• [What you are asked to do]: On every line of the listing, check for "ovale"; copy the lines that have it.

• [The data]:
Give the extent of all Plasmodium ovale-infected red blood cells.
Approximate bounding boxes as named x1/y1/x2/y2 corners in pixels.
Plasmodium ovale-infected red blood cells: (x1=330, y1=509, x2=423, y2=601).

• [Solution to this exercise]:
Give the extent of all Plasmodium ovale-infected red blood cells.
Plasmodium ovale-infected red blood cells: (x1=330, y1=509, x2=423, y2=601).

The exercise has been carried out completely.